Masked Language Modeling and the Distributional Hypothesis: Order Word Matters Pre-training for Little

Introduction

In this work, we pre-train RoBERTa base on various word shuffled variants of BookWiki corpus (16GB). We observe that a word shuffled pre-trained model achieves surprisingly good scores on GLUE, PAWS and several parametric probing tasks. Please read our paper for more details on the experiments.

Pre-trained models

Model	Description	Download
`roberta.base.orig`	RoBERTa (base) trained on natural corpus	roberta.base.orig.tar.gz
`roberta.base.shuffle.n1`	RoBERTa (base) trained on n=1 gram sentence word shuffled data	roberta.base.shuffle.n1.tar.gz
`roberta.base.shuffle.n2`	RoBERTa (base) trained on n=2 gram sentence word shuffled data	roberta.base.shuffle.n2.tar.gz
`roberta.base.shuffle.n3`	RoBERTa (base) trained on n=3 gram sentence word shuffled data	roberta.base.shuffle.n3.tar.gz
`roberta.base.shuffle.n4`	RoBERTa (base) trained on n=4 gram sentence word shuffled data	roberta.base.shuffle.n4.tar.gz
`roberta.base.shuffle.512`	RoBERTa (base) trained on unigram 512 word block shuffled data	roberta.base.shuffle.512.tar.gz
`roberta.base.shuffle.corpus`	RoBERTa (base) trained on unigram corpus word shuffled data	roberta.base.shuffle.corpus.tar.gz
`roberta.base.shuffle.corpus_uniform`	RoBERTa (base) trained on unigram corpus word shuffled data, where all words are uniformly sampled	roberta.base.shuffle.corpus_uniform.tar.gz
`roberta.base.nopos`	RoBERTa (base) without positional embeddings, trained on natural corpus	roberta.base.nopos.tar.gz

Results

GLUE (Wang et al, 2019) & PAWS (Zhang et al, 2019) (dev set, single model, single-task fine-tuning, median of 5 seeds)
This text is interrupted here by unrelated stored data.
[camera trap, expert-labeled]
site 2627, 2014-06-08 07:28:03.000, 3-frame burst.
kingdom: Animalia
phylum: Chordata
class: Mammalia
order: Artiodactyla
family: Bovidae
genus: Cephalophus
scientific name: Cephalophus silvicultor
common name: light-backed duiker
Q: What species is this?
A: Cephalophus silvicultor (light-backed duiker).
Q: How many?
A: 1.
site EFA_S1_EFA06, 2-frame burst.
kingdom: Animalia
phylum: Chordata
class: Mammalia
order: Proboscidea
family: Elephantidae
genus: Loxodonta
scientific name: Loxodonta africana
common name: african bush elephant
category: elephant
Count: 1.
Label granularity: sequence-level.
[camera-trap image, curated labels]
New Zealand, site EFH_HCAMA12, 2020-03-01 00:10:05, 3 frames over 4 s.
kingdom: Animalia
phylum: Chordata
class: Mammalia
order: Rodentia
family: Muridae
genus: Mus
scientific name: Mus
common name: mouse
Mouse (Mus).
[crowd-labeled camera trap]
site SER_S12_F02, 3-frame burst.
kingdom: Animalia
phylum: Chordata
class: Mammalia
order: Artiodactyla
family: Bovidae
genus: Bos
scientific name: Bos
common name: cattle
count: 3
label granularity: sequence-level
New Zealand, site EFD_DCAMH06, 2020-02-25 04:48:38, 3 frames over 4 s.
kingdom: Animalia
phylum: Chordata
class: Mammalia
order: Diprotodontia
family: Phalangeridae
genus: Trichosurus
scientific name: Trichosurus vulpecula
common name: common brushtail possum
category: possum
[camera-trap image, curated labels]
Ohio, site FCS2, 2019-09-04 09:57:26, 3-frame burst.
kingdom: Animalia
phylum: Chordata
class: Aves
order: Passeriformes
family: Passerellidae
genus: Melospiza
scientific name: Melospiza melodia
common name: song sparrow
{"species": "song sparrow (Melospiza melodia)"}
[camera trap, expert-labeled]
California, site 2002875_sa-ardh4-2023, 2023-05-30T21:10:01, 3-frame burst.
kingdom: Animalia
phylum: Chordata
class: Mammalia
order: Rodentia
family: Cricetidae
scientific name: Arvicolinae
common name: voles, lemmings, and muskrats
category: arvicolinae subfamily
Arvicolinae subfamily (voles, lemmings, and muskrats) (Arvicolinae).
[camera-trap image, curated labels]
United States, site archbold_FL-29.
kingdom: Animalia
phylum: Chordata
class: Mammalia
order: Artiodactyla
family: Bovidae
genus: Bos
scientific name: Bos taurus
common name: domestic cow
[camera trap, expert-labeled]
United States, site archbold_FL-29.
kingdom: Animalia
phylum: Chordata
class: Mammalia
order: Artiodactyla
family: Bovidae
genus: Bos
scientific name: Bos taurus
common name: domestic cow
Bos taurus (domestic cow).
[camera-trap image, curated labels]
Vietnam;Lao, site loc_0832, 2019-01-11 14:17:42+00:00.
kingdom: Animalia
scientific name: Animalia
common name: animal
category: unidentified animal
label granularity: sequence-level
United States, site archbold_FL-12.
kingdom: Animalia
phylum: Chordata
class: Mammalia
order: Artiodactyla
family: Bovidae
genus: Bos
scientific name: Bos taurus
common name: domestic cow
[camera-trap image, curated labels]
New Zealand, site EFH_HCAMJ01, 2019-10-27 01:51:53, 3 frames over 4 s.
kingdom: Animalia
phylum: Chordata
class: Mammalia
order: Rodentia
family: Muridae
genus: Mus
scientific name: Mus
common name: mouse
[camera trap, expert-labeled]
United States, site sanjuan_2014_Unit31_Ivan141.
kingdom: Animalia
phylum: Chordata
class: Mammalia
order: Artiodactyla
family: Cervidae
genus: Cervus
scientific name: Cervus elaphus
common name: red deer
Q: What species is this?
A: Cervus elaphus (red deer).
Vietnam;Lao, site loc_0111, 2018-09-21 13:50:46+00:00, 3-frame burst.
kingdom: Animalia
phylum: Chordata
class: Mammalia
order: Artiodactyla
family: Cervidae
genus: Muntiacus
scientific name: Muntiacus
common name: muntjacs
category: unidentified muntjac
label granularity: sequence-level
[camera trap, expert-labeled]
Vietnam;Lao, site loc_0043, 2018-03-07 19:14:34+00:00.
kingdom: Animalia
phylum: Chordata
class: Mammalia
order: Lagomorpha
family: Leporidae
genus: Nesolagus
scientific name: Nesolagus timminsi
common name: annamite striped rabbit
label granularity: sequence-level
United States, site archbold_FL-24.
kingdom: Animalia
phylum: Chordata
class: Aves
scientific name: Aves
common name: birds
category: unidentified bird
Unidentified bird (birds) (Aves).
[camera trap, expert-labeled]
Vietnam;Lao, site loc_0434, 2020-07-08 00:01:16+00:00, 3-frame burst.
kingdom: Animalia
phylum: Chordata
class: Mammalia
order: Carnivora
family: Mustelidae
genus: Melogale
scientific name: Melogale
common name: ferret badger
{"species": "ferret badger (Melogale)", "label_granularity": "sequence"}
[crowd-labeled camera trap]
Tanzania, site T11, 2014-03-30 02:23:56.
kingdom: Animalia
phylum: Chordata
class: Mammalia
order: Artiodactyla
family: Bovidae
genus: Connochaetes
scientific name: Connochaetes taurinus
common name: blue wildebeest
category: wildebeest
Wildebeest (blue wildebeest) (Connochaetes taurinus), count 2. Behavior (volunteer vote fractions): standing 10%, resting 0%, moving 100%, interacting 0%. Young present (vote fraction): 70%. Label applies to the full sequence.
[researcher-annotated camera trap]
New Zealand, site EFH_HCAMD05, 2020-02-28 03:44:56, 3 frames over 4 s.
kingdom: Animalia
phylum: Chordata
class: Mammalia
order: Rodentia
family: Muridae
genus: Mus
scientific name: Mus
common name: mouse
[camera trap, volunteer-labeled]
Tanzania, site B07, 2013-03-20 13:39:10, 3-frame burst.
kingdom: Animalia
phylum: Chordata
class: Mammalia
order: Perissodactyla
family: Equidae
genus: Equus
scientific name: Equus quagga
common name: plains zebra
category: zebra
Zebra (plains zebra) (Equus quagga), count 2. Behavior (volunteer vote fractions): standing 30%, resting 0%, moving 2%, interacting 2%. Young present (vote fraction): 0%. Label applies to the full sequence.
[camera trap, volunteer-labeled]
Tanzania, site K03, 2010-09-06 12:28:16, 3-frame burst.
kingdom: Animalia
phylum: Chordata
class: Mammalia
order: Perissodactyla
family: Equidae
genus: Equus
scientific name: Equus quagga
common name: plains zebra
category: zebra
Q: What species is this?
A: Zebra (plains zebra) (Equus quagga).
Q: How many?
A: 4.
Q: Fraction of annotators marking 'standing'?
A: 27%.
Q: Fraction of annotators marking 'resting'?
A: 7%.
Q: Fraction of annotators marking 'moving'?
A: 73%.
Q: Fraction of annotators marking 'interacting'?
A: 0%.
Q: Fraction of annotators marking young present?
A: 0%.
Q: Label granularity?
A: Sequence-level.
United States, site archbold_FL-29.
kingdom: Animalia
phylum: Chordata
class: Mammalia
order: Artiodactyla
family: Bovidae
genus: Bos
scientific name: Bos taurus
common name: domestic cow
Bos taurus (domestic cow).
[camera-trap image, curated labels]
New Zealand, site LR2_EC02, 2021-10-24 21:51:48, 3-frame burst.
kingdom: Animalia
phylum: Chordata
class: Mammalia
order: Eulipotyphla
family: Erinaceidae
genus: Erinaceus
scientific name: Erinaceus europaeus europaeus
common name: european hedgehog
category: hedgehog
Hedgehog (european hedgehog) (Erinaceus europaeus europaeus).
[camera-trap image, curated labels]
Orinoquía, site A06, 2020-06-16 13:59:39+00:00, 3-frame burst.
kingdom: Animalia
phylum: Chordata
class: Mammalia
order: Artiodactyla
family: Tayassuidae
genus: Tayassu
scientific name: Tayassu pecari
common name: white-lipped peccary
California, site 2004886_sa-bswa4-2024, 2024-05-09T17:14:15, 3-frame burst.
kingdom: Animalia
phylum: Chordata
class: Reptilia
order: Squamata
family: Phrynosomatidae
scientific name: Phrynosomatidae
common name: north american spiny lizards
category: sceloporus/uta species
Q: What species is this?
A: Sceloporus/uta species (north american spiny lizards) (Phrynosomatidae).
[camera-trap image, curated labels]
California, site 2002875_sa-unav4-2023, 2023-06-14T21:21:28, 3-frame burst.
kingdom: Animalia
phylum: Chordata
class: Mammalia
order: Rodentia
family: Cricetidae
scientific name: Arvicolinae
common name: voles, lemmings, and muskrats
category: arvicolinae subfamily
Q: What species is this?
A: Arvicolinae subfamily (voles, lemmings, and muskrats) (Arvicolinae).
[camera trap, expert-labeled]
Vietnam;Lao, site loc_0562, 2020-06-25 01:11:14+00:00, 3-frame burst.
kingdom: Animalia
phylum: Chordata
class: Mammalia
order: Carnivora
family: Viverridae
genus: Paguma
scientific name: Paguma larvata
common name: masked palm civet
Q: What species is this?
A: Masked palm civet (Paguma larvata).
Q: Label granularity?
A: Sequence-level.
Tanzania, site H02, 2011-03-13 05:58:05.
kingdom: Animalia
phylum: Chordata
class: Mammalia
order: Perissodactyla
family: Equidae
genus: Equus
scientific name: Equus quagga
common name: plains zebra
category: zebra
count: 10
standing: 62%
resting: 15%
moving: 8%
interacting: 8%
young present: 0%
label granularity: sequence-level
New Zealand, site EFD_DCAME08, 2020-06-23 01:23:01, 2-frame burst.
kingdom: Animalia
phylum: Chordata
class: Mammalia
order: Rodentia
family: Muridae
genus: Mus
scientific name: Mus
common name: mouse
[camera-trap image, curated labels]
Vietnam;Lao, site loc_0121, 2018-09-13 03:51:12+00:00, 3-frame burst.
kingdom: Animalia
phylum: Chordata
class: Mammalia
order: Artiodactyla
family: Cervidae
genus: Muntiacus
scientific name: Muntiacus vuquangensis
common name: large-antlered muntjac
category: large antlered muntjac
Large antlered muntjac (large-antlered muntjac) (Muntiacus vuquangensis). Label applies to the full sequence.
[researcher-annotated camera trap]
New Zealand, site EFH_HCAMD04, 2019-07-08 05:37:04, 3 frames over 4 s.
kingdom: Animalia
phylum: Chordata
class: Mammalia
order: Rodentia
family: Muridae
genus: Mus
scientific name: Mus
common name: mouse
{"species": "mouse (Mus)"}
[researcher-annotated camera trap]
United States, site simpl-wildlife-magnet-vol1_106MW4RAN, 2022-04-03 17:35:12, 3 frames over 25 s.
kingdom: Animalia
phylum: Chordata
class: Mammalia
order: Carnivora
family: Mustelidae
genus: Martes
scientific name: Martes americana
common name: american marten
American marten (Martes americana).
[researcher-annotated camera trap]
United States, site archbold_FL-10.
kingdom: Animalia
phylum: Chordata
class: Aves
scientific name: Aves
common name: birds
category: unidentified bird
name	CoLA	MNLI	MRPC	PAWS	QNLI	QQP	RTE	SST-2
`roberta.base.orig`	61.4	86.11	89.19	94.46	92.53	91.26	74.64	93.92
`roberta.base.shuffle.n1`	35.15	82.64	86	89.97	89.02	91.01	69.02	90.47
`roberta.base.shuffle.n2`	54.37	83.43	86.24	93.46	90.44	91.36	70.83	91.79
`roberta.base.shuffle.n3`	48.72	83.85	86.36	94.05	91.69	91.24	70.65	92.02
`roberta.base.shuffle.n4`	58.64	83.77	86.98	94.32	91.69	91.4	70.83	92.48
`roberta.base.shuffle.512`	12.76	77.52	79.61	84.77	85.19	90.2	56.52	86.34
`roberta.base.shuffle.corpus`	0	71.9	70.52	58.52	71.11	85.52	53.99	83.35
`roberta.base.shuffle.corpus_random`	9.19	72.33	70.76	58.42	77.76	85.93	53.99	84.04
`roberta.base.nopos`	0	63.5	72.73	57.08	77.72	87.87	54.35	83.24

For more results on probing tasks, please refer to our paper.

Example Usage

Follow the same usage as in RoBERTa to load and test your models:

# Download roberta.base.shuffle.n1 model
wget https://dl.fbaipublicfiles.com/unnatural_pretraining/roberta.base.shuffle.n1.tar.gz
tar -xzvf roberta.base.shuffle.n1.tar.gz

# Load the model in fairseq
from fairseq.models.roberta import RoBERTaModel
roberta = RoBERTaModel.from_pretrained('/path/to/roberta.base.shuffle.n1', checkpoint_file='model.pt')
roberta.eval()  # disable dropout (or leave in train mode to finetune)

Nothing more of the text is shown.